Selanjutnya, dengan lantang ia pun mengungkapkan hal kekhawatiran apabila ‘dijegal’ aturan negara, tidak terpilih lagi, atau ada ‘pengganti sementara’-nya (selama 4 bulan dalam masa cuti) beserta pejabat terkait bakal melakukan keculasan, dan seterusnya. Para pendukung Ahok pun sepakat dengan segala kekhawatiran itu.
Menara Babel
Di sisi lain, Ahok sedang membangun sebuah ‘gedung’ seperti Menara Babel (Babil). Hal ini terbaca ketika ia tidak mau cuti kampanye karena ingin memaksimalkan kinerjanya hingga akhir jabatan pada Ontober 2017 nanti, dan ingin ikut meresmikan berbagai proyek pembangunan yang digagasnya. "Sebelum saya keluar Oktober, saya mau menghasilkan bukti peninggalan dari Gubernur Ahok. Jadi orang ingat nih yang ngeresmiin ini si Ahok, yang ngerjain ini si Ahok nih. Ya sudah, enggak jadi gubernur lagi enggak apa-apa," kata Ahok di Balai Kota.

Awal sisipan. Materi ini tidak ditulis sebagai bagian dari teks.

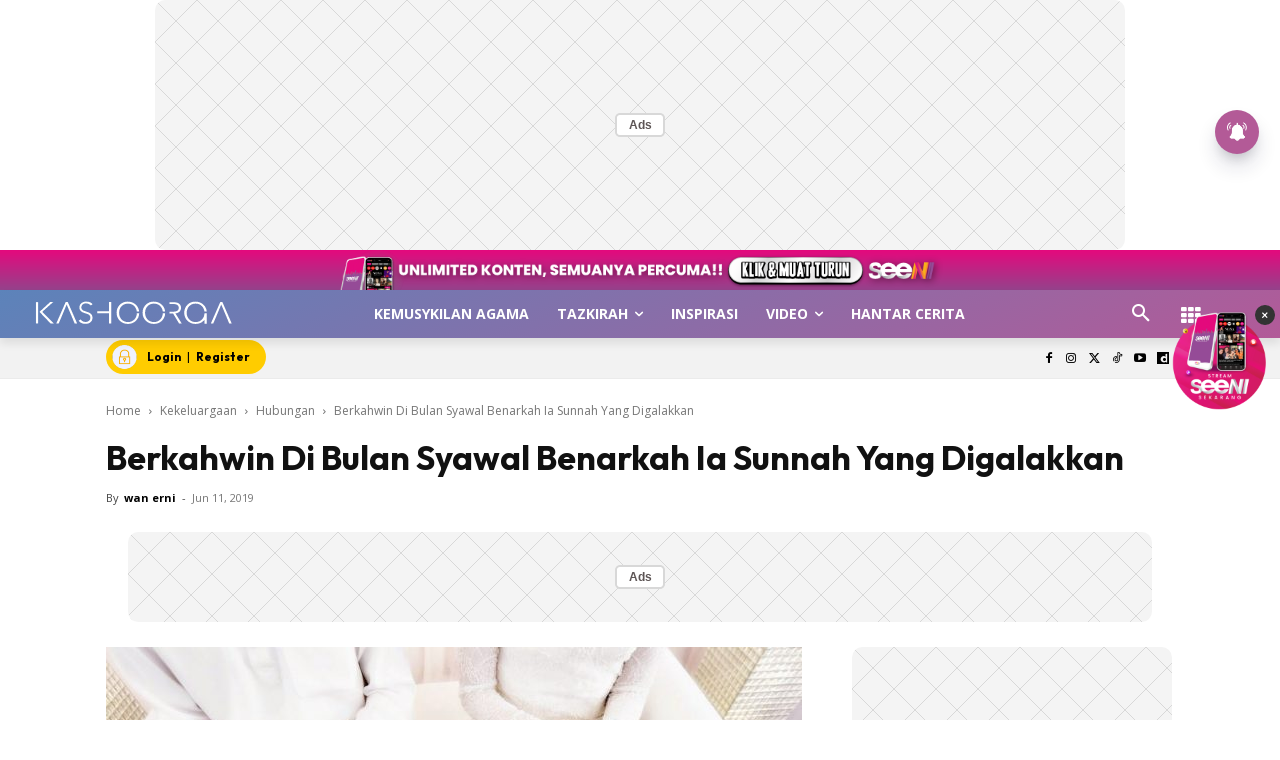

--- FILE ---
content_type: text/html; charset=utf-8
request_url: https://www.google.com/recaptcha/api2/aframe
body_size: 185
content:
<!DOCTYPE HTML><html><head><meta http-equiv="content-type" content="text/html; charset=UTF-8"></head><body><script nonce="jMskBXuRYSn5dzYuEV7Dyg">/** Anti-fraud and anti-abuse applications only. See google.com/recaptcha */ try{var clients={'sodar':'https://pagead2.googlesyndication.com/pagead/sodar?'};window.addEventListener("message",function(a){try{if(a.source===window.parent){var b=JSON.parse(a.data);var c=clients[b['id']];if(c){var d=document.createElement('img');d.src=c+b['params']+'&rc='+(localStorage.getItem("rc::a")?sessionStorage.getItem("rc::b"):"");window.document.body.appendChild(d);sessionStorage.setItem("rc::e",parseInt(sessionStorage.getItem("rc::e")||0)+1);localStorage.setItem("rc::h",'1762603029524');}}}catch(b){}});window.parent.postMessage("_grecaptcha_ready", "*");}catch(b){}</script></body></html>

--- FILE ---
content_type: application/javascript
request_url: https://cdn.izooto.com/scripts/a6ff8bbee1761cd919977cd4304fec926b993317.js
body_size: 1449
content:
(function(){try{window.izConfig={"defaultNotification":"","siteUrl":"https://www.kashoorga.com","repeatPromptDelay":0,"tagsEnabled":1,"mobPromptFlow":0,"branding":1,"mobRepeatPromptDelay":0,"exitIntent":{"templateType":2,"onExit":0,"rfiId":[{"regex":["/"],"hash":"f5354c576bb89b67972d7fe269df256a54fef036","status":1}],"title":"You might also like","rid":"111213000133930","templateId":1,"featureAdUnit":"/22809537726/kashoorga/ko_eir_f","closeDelay":240,"ads":1,"onDelay":40,"titleColor":"#060606","bgColor":"#1194ff","onScroll":0,"repeatDelay":120,"status":0,"cid":13334193},"mobPromptOnScroll":0,"isSdkHttps":1,"locale":"en","mobPromptDelay":10000,"sourceOrigin":"https://www.kashoorga.com","vapidPublicKey":"BJYxB61mG3yLrJo4C55FmzhoxfnLIC2iHJZ_2AV8LwQdhomeYYBKXXtC-Z-KSzo8CSf7ua3RJBzfjUAZ9ah95Vg","promptFlow":1,"promptDelay":10000,"mobPromptDesign":{"btn2Txt":"","btn1Txt":"","titleForeColor":"","btn1ForeColor":"","icon":"https://cdnimg.izooto.com/icons/7/bell-icon.png","btn2bgColor":"","message":"","btn2ForeColor":"","messageForeColor":"","bgColor":"","btn1bgColor":"","position":"","subMessage":""},"client":33930,"ga":{"syncNewsHub":0},"domainRoot":"","webServiceUrl":"https://safari.izooto.com/services/24941/safari/33930","serviceWorkerName":"/service-worker.js","debug":0,"overlay":0,"setEnr":1,"mobOptInDesignType":0,"manifestName":"/manifest.json","optInCloseDelay":60,"optInDesign":"","newsHub":{"callOut":0,"designType":1,"adUnit":"/22809537726/kashoorga/kashoorga_newshub_top","callOutAds":1,"title":"Intisari","ads":1,"mainColor":"#b35a97","callOutAdUnit":"/22809537726/kashoorga/ko_fo","iconType":2,"allVisitors":1,"desktopAllowed":1,"placement":[0,1],"mobileAllowed":1,"status":1},"welcomeNotification":{"clickTimeout":0,"icon":"","title":"","body":"","url":"","status":0,"showAfter":0},"promptOnScroll":0,"mobOptInCloseDelay":60,"izootoStatus":1,"promptDesign":{"btn2Txt":"Boleh","btn1Txt":"Nanti","titleForeColor":"#000000","btn1ForeColor":"#686868","icon":"https://cdn.kashoorga.com/2019/04/cropped-fav-kashoorga-02_52_820515-02_37_153085.png","btn2bgColor":"#9f11ff","message":"Benarkan kami untuk menghantar anda notifikasi.","btn2ForeColor":"#ffffff","messageForeColor":"#999999","bgColor":"#fff","btn1bgColor":"#e4e4e4","position":"","subMessage":"Cerita/Berita semasa paling menarik akan terus ke peranti anda. Cerita yang best je. Boleh tak?"},"customPixelLink":"","messenger":{"326705000753208":{"regex":[],"promptDesign":{"title":"Dapatkan cerita menarik dari Kashoorga terus ke FB anda."},"repeatDelay":30,"status":0}},"optInDesignType":1,"desktopAllowed":1,"webPushId":"web.com.izooto.user2593","mobileAllowed":1,"hash":"a6ff8bbee1761cd919977cd4304fec926b993317"};var container=document.body?document.body:document.head;if(""!==izConfig.customPixelLink){var _izAlt=document.createElement("script");_izAlt.id="izootoAlt",_izAlt.src=izConfig.customPixelLink,container.appendChild(_izAlt)}else{var _iz=document.createElement("script");_iz.id="izootoSdk",_iz.src="https://cdn.izooto.com/scripts/sdk/izooto.js",container.appendChild(_iz)}}catch(err){}})()

--- FILE ---
content_type: application/javascript; charset=utf-8
request_url: https://fundingchoicesmessages.google.com/f/AGSKWxWyDj5t39lqttd3KDckXbBnGWnSTnJP89a9r7-2v3-5R1kRxp5RhQ4t_-TWXcvXk_J52981Acc9ZiqsKNevpiLdDduPKj4VeziUVCfUtpvgK66UhTXhmd2zzD_lAbGCTdU8X3QPZ9TiccYo6FhwHwmASj8fjgFINB_coZUjnoXxTt_IlYPGh-HDUIfo/_/mmsAds./showpost-ad-_paidadvert_.ng/ads//js_ads_
body_size: -1284
content:
window['d2a36d89-fe42-4995-9844-0755b2ace7b6'] = true;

Dengan kepongahan itu (si Ahok nih) ia sangat menginginkan dirinya menjulang melampaui semua yang pernah tinggi seperti Menara Babel, dan tidak ada satu pun aturan siapa-negara yang mampu menghalangi apa pun kehendaknya. Dengan adanya menara itu ia sangat menginginkan namanya selalu menggema ke seluruh pelosok Nusantara bahkan dunia sehingga siapa pun akan selalu memujanya, dan menjadikan menara itu sebagai kiblat bagi para pemimpin daerah bahkan dunia.
Ya, sepakat atau tidak, dengan ambisi berkuasa, Ahok telah menjelma sebagai sosok semacam tuhan, yang mahabenar-mahasuci dalam segala kata dan perilakunya. Ahok berani mati bahkan sesumbar di sebuah acara televisi bahwa “mati adalah keuntungan” tetapi sesungguhnya ia justru takut (khawatir) jika tidak terpilih menjadi Gubernur DKI Jakarta periode 2017-2022, ‘menghakimi’ para bawahannya, dan konstitusi harus mengikuti kehendak Ahok.
Akhirnya, dengan mahabenar-mahasuci Ahok, para pendukungnya pun menjelma sebagai umat yang selalu percaya pada apa pun yang dikatakan dan dilakukan Ahok. Luar biasa tigakali.
Paranoid Akut
Di balik semua kehendak-ambisi-pongah itu, Ahok justru menyimpan karakter paranoid yang akut. Ia tengah mengalami ketakutan tingkat tinggi terhadap bayangannya sendiri. Sebagian orang sudah memahami bahwasannya lawan Ahok adalah dirinya sendiri.
Ia membayangkan bahwa segala aturan, situasi, dan dinamika politik nantinya akan menggagalkan ambisi pribadinya untuk membangun menara Babel. Dan, bisa saja, penolakan cuti dengan ‘menghakimi’ bawahannya merupakan upaya ‘menyimpan’ sesuatu yang ‘bengkok’. Bisa jadi ia khawatir jika nanti ‘kebengkokan’-nya terbongkar sehingga runtuhlah menara Babel yang sedang giat dibangunnya.